* [VORLIEGENDER TEXT]:
Volksheld im Gefängnis erhält Gesellschaft – Signal an die Kurden
Abdullah Öcalan, der Anführer der Kurden im Kampf um Gleichberechtigung in der Türkei, befindet sich nicht mehr in Einzelhaft. Die Verbesserung seiner Haftbedingungen unterstreicht neue Reformbereitschaft.

Andres Wysling

Abdullah Öcalan, der Gründer und Chef der kurdischen PKK-Rebellen, befindet sich nicht mehr in Einzelhaft. Fünf Häftlinge wurden auf die Gefängnisinsel Imrali im Marmarameer vor Istanbul verlegt, wie die private Nachrichtenagentur Dogan berichtet. Öcalan befindet sich seit seiner Festnahme am 15. Februar 1999 auf Imrali; bis jetzt war er der einzige Häftling dort.

* [BEREITGESTELLTE EINTRÄGE]:
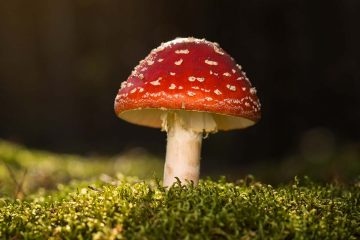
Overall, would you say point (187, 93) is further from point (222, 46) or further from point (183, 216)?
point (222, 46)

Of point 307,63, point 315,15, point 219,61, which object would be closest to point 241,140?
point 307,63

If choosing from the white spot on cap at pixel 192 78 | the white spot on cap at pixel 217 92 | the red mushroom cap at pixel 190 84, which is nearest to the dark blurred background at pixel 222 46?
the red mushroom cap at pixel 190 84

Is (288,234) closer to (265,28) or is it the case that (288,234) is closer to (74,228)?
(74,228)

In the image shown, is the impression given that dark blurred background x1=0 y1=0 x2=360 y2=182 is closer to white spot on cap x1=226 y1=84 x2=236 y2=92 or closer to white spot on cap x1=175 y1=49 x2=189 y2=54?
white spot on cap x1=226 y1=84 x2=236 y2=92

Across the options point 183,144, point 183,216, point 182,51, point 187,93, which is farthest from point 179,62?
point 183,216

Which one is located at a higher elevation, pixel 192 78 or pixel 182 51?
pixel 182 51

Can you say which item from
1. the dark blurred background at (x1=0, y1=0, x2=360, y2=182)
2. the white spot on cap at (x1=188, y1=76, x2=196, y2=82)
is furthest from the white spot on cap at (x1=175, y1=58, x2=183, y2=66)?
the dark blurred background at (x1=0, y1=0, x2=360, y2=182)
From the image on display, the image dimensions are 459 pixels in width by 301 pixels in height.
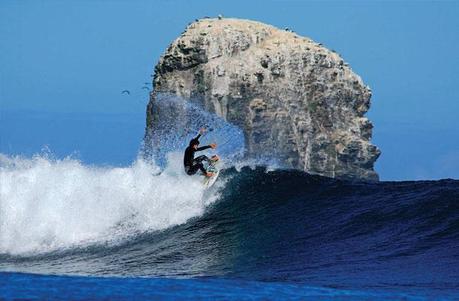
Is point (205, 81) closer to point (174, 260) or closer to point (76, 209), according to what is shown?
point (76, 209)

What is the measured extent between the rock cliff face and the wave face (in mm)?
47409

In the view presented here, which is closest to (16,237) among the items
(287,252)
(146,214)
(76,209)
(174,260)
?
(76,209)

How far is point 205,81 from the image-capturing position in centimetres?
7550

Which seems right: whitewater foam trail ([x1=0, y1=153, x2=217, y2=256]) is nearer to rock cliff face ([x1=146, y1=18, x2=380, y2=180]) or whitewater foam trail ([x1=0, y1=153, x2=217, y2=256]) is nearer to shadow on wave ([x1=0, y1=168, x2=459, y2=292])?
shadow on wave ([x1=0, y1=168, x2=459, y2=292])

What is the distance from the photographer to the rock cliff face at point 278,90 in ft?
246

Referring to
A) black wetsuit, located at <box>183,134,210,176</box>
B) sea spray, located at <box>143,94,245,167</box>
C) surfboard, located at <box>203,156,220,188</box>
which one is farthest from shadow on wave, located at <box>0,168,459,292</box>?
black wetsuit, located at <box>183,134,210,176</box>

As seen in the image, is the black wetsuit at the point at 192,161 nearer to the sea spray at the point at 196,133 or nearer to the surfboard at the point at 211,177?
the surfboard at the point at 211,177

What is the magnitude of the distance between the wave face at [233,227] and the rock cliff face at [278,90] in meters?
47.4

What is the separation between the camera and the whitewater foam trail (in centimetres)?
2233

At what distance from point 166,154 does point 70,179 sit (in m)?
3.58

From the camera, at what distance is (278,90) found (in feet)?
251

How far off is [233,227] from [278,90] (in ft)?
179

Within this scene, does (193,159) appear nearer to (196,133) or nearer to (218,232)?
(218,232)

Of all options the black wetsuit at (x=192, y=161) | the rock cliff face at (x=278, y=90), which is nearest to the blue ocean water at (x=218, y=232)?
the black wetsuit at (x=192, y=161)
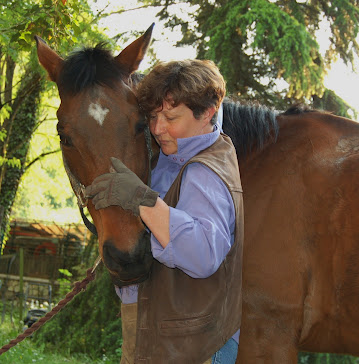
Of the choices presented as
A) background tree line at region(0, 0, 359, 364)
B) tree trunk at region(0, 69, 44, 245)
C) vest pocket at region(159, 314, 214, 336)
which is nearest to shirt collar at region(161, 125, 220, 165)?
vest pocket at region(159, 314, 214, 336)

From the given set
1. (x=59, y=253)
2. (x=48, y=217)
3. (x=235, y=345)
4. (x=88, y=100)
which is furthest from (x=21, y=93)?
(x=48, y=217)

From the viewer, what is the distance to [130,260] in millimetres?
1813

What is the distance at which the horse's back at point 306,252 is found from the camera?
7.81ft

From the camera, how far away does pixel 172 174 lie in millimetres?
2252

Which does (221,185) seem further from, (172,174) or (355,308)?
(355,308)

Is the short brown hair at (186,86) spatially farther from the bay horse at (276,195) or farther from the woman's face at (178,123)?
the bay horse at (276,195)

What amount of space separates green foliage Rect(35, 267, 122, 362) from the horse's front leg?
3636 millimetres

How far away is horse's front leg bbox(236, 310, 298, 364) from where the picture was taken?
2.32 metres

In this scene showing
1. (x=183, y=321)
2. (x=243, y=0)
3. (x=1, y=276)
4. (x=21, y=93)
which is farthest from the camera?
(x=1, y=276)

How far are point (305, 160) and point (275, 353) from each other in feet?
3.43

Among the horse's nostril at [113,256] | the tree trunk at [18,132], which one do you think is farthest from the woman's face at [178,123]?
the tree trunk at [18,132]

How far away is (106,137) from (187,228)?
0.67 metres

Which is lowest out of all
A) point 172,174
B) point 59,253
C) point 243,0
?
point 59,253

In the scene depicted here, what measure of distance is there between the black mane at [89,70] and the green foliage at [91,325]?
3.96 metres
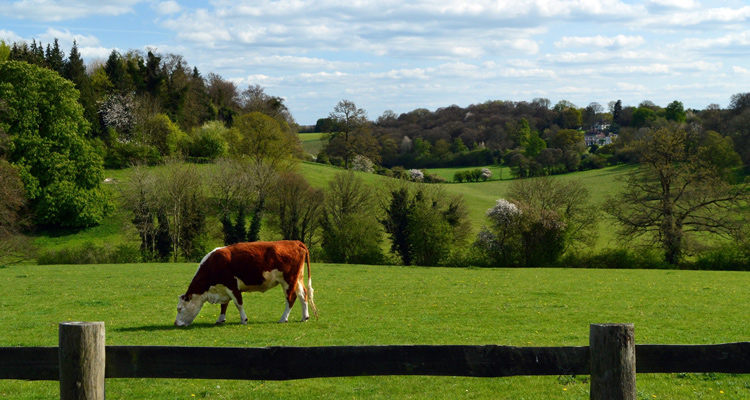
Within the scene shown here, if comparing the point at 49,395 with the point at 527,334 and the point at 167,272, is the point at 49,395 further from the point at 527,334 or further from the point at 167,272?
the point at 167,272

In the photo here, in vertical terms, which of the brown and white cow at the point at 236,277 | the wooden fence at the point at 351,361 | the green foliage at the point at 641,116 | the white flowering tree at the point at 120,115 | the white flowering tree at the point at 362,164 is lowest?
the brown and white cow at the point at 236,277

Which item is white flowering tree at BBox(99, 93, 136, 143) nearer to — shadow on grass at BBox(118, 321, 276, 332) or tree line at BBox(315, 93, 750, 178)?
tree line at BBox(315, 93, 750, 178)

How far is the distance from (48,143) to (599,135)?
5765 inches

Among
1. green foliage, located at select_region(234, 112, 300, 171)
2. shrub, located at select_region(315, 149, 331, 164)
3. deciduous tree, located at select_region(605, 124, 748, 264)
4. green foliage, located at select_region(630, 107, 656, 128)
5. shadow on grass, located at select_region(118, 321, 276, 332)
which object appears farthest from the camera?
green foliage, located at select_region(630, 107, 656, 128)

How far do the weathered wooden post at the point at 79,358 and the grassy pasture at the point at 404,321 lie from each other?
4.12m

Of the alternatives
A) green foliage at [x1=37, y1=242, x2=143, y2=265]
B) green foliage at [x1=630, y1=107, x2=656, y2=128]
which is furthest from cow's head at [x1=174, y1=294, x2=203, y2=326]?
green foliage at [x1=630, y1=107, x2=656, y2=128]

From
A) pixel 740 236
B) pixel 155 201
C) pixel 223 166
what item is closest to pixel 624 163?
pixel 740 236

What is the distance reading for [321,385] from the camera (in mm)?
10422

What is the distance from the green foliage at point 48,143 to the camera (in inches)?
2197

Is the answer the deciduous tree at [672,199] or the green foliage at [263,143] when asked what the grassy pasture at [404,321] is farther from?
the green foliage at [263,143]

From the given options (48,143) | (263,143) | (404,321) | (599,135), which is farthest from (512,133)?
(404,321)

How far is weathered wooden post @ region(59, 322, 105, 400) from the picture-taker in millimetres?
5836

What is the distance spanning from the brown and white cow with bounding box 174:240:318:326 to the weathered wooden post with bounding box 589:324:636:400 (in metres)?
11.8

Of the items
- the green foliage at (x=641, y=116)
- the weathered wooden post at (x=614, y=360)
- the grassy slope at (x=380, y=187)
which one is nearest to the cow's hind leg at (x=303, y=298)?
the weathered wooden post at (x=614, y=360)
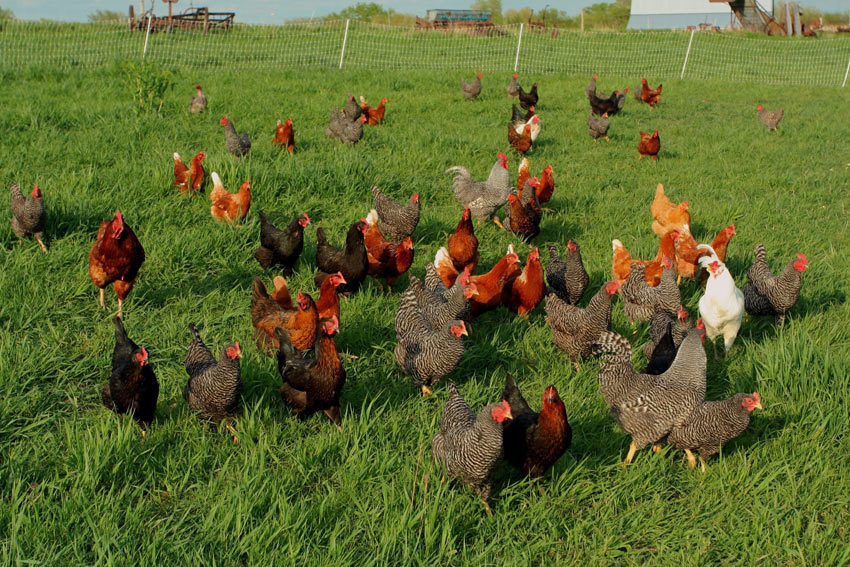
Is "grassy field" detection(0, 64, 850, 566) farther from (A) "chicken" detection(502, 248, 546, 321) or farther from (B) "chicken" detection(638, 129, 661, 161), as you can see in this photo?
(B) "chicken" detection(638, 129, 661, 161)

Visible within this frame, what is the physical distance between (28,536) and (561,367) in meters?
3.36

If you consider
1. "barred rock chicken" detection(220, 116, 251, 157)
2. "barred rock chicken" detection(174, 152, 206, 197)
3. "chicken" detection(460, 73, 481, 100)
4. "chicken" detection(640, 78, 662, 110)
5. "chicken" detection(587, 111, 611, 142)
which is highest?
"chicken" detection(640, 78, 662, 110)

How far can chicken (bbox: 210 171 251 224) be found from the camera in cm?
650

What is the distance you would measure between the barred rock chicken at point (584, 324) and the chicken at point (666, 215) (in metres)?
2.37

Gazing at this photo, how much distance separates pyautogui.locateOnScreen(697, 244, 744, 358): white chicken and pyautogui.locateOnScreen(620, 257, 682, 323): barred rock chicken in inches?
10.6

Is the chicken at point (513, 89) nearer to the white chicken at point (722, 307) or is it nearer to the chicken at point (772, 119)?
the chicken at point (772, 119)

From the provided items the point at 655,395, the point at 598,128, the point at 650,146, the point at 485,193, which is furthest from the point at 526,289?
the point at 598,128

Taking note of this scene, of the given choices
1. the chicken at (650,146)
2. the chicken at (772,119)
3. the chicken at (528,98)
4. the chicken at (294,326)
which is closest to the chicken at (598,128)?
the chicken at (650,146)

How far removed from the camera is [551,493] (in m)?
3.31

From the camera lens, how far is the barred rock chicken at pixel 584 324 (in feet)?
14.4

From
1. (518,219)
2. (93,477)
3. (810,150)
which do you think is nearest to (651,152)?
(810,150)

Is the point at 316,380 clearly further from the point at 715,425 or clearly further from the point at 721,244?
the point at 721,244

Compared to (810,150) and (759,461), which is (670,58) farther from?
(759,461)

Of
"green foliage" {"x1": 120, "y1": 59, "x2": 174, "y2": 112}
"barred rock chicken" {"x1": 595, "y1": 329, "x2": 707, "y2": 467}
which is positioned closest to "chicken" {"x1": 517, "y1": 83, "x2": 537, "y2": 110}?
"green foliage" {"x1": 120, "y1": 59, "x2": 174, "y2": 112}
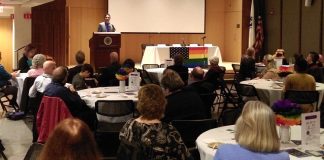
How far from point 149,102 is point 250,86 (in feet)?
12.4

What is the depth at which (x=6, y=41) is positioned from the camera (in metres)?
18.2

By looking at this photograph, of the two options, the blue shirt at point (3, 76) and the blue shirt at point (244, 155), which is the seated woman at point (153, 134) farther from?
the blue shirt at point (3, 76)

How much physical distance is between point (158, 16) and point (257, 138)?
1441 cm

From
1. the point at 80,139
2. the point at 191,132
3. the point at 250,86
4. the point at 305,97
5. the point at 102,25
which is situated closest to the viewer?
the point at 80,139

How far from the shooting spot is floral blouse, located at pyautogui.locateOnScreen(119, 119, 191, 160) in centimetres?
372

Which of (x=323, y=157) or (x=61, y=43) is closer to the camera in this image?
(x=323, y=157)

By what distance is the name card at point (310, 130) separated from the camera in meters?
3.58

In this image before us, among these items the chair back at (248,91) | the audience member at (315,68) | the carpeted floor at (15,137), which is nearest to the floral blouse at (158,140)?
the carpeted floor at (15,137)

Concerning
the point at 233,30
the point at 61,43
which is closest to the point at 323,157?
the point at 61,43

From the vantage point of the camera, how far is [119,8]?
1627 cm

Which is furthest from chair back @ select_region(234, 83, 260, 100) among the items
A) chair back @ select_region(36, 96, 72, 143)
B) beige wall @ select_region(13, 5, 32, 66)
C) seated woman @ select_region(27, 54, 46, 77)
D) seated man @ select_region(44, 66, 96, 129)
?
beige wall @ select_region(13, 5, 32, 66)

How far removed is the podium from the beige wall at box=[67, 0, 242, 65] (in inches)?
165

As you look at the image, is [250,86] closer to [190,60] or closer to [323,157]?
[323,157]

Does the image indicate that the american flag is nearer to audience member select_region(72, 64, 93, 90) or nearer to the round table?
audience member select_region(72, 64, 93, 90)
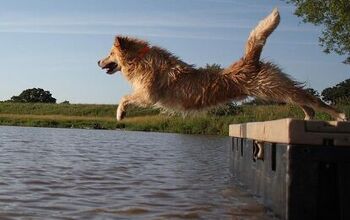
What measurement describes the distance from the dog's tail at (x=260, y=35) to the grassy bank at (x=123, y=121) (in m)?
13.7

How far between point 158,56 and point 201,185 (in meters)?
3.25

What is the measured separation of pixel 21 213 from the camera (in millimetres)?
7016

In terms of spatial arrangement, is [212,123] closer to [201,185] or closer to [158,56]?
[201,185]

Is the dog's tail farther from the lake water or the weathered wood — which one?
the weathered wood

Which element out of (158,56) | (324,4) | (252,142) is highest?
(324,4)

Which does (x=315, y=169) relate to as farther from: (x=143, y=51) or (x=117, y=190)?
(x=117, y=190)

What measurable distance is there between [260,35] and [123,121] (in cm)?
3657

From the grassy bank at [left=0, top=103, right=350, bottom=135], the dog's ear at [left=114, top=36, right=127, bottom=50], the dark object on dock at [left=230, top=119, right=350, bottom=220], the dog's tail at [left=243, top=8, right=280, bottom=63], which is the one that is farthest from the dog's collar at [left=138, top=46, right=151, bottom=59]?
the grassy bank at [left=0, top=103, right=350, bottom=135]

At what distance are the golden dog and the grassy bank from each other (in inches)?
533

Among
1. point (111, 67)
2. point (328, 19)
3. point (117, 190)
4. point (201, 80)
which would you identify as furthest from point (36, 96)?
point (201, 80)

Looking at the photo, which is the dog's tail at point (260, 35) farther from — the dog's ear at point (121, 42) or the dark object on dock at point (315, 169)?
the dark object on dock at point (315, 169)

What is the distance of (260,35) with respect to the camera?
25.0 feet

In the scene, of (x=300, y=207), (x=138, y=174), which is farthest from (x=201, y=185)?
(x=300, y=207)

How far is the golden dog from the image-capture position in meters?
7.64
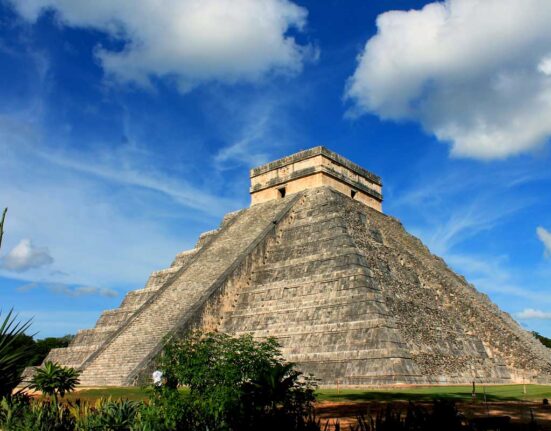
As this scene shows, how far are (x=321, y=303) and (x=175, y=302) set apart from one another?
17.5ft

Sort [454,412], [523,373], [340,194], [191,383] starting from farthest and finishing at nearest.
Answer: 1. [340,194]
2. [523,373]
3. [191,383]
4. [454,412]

* [ZU ERLEDIGEN]:
- a) Gib aus dem Text über Öcalans Haft den Abschnitt wortgetreu wieder, der mit den Worten beginnt, in denen „Volksheld im Gefängnis“ steht, und mit „einzige Häftling dort.“ schließt.
- b) Schreib, wie der Text über Öcalans Haft nach seinem letzten Satz weitergeht.

* [AUSGABEN NACHEINANDER]:
- a)
Volksheld im Gefängnis erhält Gesellschaft – Signal an die Kurden
Abdullah Öcalan, der Anführer der Kurden im Kampf um Gleichberechtigung in der Türkei, befindet sich nicht mehr in Einzelhaft. Die Verbesserung seiner Haftbedingungen unterstreicht neue Reformbereitschaft.

Andres Wysling

Abdullah Öcalan, der Gründer und Chef der kurdischen PKK-Rebellen, befindet sich nicht mehr in Einzelhaft. Fünf Häftlinge wurden auf die Gefängnisinsel Imrali im Marmarameer vor Istanbul verlegt, wie die private Nachrichtenagentur Dogan berichtet. Öcalan befindet sich seit seiner Festnahme am 15. Februar 1999 auf Imrali; bis jetzt war er der einzige Häftling dort.

- b)
Abdullah Öcalan gilt vielen Kurden als oberster Anführer im Kampf um ihre Rechte. In einem befremdlichen Personenkult liess er sich früher als politischer und militärischer Führer feiern und zum Volkshelden hochstilisieren. Durch seine Gefangennahme, seine Verurteilung zum Tod und schliesslich seine Einzelhaft wurde er vollends zum Quasi-Märtyrer mit einem fast schon überirdischen Nimbus, obwohl das Todesurteil nicht vollstreckt, sondern in eine lebenslange Haftstrafe umgewandelt wurde.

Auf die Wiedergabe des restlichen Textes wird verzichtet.